TASK OBJECTIVE.
Set down exactly the lines that run from the line with "New Zealand, site RKU_CCAMC049." to the end of the data, and nothing else.

[TASK DATA Boundary: Start]

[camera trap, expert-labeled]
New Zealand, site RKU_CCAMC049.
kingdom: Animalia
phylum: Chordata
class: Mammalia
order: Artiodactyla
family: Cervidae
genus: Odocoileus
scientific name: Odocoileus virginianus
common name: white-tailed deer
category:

[TASK DATA Boundary: End]

TASK OUTPUT.
New Zealand, site RKU_CCAMC049.
kingdom: Animalia
phylum: Chordata
class: Mammalia
order: Artiodactyla
family: Cervidae
genus: Odocoileus
scientific name: Odocoileus virginianus
common name: white-tailed deer
category:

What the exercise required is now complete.